8 exhibitions to see in the UK this December
27 November 2025
Playing with Fire: Edmund de Waal and Axel Salto
The artist and author Edmund de Waal (b.1964, Nottingham) has curated the first major exhibition of acclaimed Danish ceramicist Axel Salto (1889 – 1961), considered one of the greatest masters of 20th-century ceramic art. Salto was a radical polymathic figure who crossed boundaries from one discipline to another, producing an extraordinary body of ceramic work alongside paintings, wood- cuts, drawings, book illustration and textiles.
Opens 22 November – 3 May 2026 at The Hepworth Wakefield
Marie-Claire Messouma Manlanbien: Mémoires des corps
Gasworks presents Mémoires des corps [Embodied memories], the first UK solo exhibition by Paris-based artist Marie-Claire Messouma Manlanbien. Through textile, drawing, sculpture, video-performance and installation, Marie-Claire’s work explores how ideas of femininity and the cosmos intersect across cultures, generations and materials.
Renee So, Unknown Woman, 2019 Courtesy of the artist and Kate MacGarry, London. Photo Angus Mill HOUSE at County Hall Pottery. Photo: Reinis Lismanis
Commodities: Sculpture and Ceramics by Renee So
Contemporary sculptor Renee So explores her relationship with Chinese history and identity through sculptural and ceramic works, highlighting the trade of goods and ideas between China and the West, and how Western preconceptions and stereotypes have distorted these narratives.

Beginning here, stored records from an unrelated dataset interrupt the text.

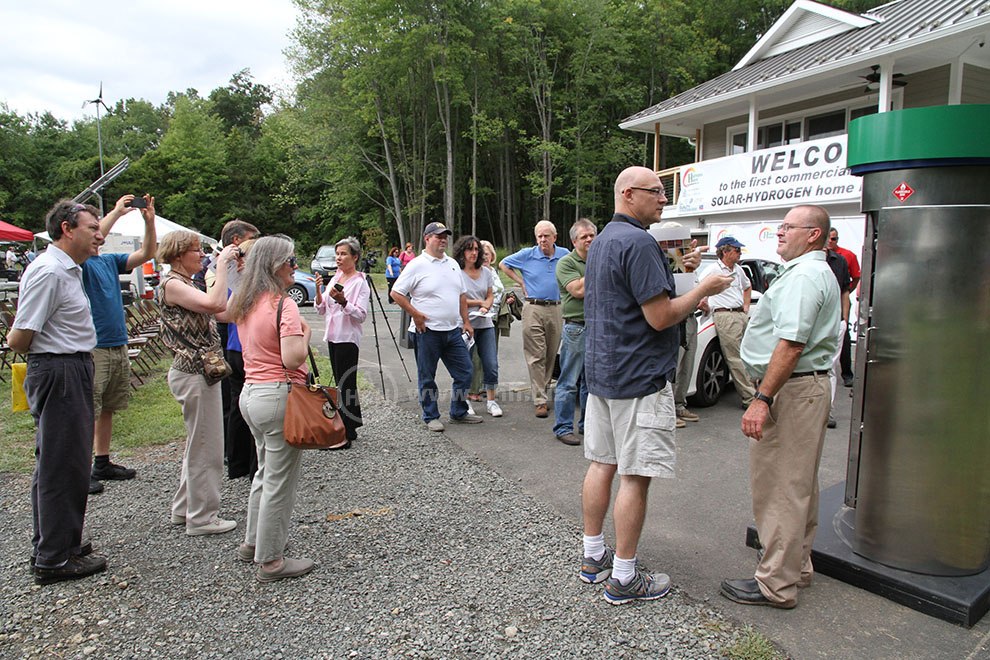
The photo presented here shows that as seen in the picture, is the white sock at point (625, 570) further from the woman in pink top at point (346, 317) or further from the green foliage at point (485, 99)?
the green foliage at point (485, 99)

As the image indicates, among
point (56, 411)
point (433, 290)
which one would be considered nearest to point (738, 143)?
point (433, 290)

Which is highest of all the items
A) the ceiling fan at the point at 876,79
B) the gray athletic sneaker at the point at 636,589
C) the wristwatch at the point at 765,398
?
the ceiling fan at the point at 876,79

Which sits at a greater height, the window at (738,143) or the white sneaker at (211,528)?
the window at (738,143)

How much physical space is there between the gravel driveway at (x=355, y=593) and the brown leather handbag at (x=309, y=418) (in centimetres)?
76

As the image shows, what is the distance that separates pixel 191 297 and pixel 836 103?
57.1 ft

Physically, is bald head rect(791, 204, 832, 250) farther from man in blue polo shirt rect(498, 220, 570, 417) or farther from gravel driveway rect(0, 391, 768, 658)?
man in blue polo shirt rect(498, 220, 570, 417)

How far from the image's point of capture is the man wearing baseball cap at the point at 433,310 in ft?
19.2

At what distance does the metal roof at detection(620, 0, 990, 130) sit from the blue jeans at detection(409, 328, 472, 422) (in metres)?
11.8

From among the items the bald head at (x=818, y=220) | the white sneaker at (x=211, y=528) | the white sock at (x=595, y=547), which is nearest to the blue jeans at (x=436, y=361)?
the white sneaker at (x=211, y=528)

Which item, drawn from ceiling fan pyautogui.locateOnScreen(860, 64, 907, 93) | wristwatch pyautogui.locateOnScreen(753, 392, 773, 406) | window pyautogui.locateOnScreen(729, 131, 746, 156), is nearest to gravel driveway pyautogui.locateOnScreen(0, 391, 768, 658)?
wristwatch pyautogui.locateOnScreen(753, 392, 773, 406)

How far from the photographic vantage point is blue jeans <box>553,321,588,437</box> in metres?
5.57

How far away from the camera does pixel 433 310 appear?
583 centimetres

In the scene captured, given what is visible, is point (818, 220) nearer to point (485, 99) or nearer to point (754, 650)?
point (754, 650)

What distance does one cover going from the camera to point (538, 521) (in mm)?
3918
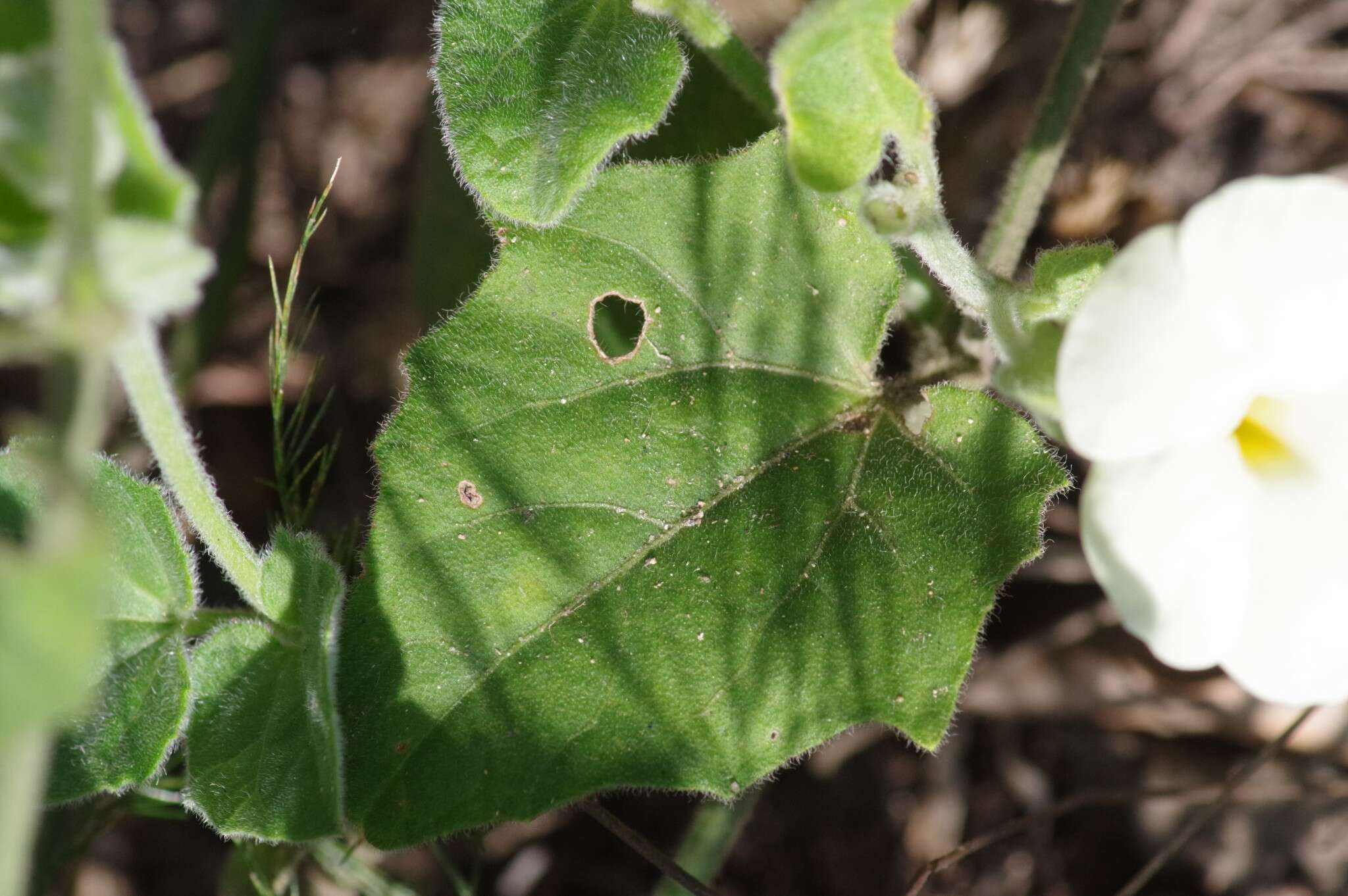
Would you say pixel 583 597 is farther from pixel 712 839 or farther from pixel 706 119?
pixel 706 119

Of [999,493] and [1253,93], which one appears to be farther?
[1253,93]

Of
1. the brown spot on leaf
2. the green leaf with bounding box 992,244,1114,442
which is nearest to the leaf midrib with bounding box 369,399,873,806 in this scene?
the brown spot on leaf

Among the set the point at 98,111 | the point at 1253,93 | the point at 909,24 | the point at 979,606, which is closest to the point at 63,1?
the point at 98,111

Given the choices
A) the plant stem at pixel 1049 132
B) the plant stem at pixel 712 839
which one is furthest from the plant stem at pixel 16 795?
the plant stem at pixel 1049 132

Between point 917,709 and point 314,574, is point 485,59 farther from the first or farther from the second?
point 917,709

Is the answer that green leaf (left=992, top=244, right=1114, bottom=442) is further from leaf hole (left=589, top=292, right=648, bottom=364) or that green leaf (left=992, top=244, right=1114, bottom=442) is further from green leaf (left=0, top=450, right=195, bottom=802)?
green leaf (left=0, top=450, right=195, bottom=802)

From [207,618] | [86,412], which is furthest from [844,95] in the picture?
[207,618]
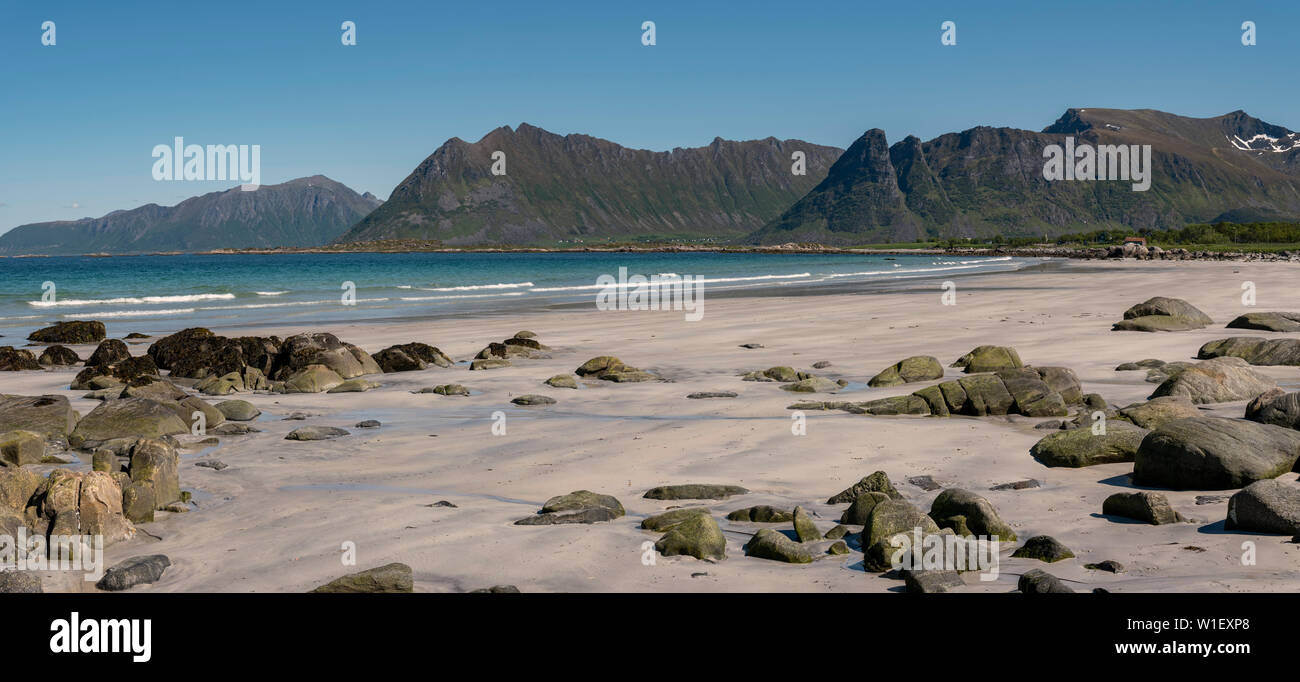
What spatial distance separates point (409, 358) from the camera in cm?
2127

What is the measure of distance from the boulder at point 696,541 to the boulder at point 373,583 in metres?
2.07

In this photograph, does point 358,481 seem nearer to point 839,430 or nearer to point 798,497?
point 798,497

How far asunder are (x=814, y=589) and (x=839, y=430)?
20.8 feet

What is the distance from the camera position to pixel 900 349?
74.8 feet

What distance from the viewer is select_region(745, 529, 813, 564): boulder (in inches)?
291

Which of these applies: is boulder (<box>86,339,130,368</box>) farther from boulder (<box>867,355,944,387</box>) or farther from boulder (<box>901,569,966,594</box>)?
boulder (<box>901,569,966,594</box>)

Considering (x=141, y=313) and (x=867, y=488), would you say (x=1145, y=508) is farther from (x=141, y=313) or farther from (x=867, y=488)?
(x=141, y=313)

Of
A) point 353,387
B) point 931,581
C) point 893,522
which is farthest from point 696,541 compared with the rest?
point 353,387

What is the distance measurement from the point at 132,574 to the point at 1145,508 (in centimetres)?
849

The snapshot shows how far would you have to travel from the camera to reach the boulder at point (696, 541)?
24.5 ft

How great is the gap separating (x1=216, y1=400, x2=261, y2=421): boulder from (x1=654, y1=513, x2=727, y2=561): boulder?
32.3 feet
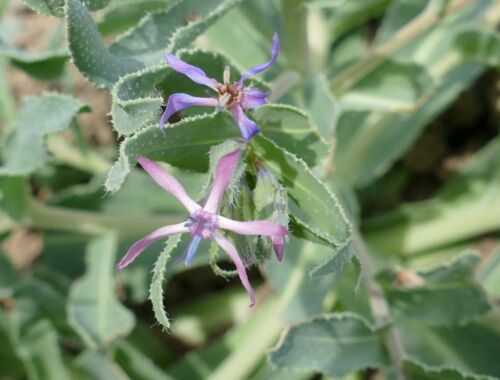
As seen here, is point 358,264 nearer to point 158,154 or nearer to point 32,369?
point 158,154

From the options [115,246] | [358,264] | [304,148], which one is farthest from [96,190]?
[358,264]

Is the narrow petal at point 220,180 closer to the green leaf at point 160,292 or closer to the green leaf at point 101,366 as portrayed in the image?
the green leaf at point 160,292

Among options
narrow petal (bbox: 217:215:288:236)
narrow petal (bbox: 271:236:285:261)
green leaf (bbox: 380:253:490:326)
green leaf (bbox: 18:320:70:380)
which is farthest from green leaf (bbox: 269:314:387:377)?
green leaf (bbox: 18:320:70:380)

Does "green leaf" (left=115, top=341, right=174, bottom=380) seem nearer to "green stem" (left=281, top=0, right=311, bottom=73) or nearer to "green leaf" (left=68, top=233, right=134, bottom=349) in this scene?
"green leaf" (left=68, top=233, right=134, bottom=349)

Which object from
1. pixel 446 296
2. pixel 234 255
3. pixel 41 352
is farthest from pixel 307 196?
pixel 41 352

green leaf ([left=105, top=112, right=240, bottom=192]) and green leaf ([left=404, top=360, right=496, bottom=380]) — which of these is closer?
green leaf ([left=105, top=112, right=240, bottom=192])

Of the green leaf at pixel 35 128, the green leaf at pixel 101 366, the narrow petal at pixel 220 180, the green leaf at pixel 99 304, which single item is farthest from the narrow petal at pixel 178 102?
the green leaf at pixel 101 366
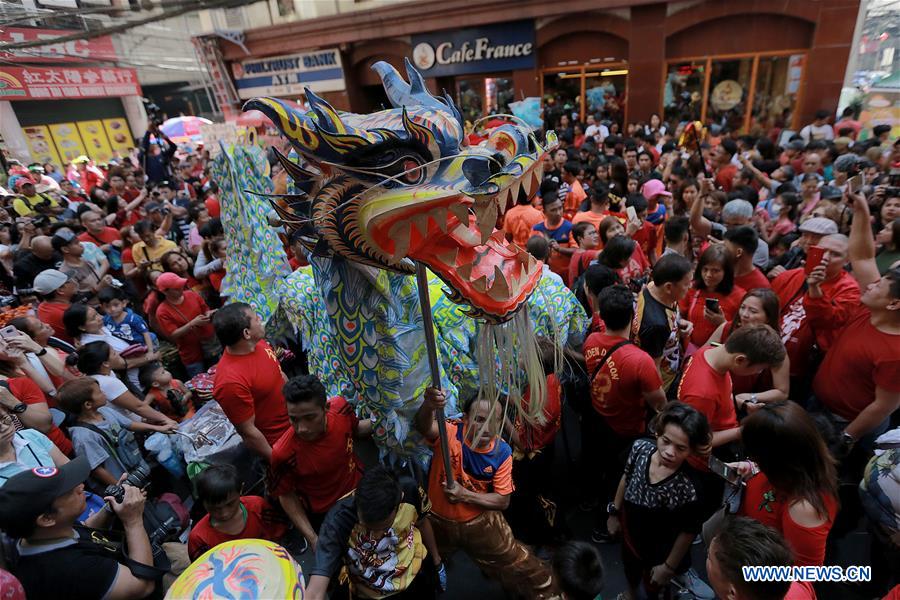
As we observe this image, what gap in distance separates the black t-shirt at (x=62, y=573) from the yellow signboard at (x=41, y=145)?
53.0 feet

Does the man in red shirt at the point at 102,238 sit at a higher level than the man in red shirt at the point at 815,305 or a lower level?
higher

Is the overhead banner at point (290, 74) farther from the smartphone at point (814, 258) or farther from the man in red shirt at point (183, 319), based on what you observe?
the smartphone at point (814, 258)

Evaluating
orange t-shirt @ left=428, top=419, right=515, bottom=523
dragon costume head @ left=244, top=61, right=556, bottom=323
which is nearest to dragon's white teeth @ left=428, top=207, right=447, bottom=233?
dragon costume head @ left=244, top=61, right=556, bottom=323

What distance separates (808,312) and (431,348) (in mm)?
2416

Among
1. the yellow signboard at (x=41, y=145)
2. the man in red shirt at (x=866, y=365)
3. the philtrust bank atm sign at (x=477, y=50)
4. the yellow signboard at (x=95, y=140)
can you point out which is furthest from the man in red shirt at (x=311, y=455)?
the yellow signboard at (x=95, y=140)

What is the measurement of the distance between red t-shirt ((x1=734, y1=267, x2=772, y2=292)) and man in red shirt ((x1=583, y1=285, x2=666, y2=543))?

Until 8 March 2026 at Compton Verney, Warwickshire
HOUSE
County Hall Pottery presents HOUSE, a curated exhibition and marketplace celebrating contemporary ceramic design for the home. Expect playful statement lamps and stools alongside functional bowls, plates, and planters. Browse, shop, and take home one-of-a-kind pieces by around 50 emerging and established ceramic artists from around the world.
Until 21 December at County Hall Pottery, London
Unravelling Threads – Working Class Lives: A Textile Exhibition by Sarah-Joy Ford and Sewing Café Lancaster
A new series of textile interventions revealing working-class lives at the Judges Lodgings. Supported by the National Lottery
Until 27 March at Judge’s Lodging, Lancaster
Ashmolean Now: Daphne Wright
The fourth in the Ashmolean NOW exhibition series, where contemporary artists are invited to create new work inspired by the Ashmolean’s historical collections, often working in unfired clay, Daphne Wright’s sculptures offer a quietly powerful meditation on domesticity, memory and the passage of time.
Until 8 February at The Ashmolean Museum, Oxford
GLASS
Perth Art Gallery invites you to explore GLASS, an exhibition celebrating the material and makers that made Perthshire famous, from Monart to Caithness to Perthshire Paperweights. GLASS will take visitors on a journey across time and space through thousands of years of glassmaking, from ancient Syria to the workshops of nineteenth-century Venice, to the masters of glass production across Perth and Kinross.
Until 2 February at the Perth Art Gallery, Perth
Dirty Looks: Desire and Decay in Fashion
Dirty Looks at The Barbican explores how dirt and decay have been used to defy beauty standards, and why it's going through a resurgence in young designers' work. As a counterpoint to glossy digital perfection, these artistic practices point us to a new way of thinking about a sustainable fashion future.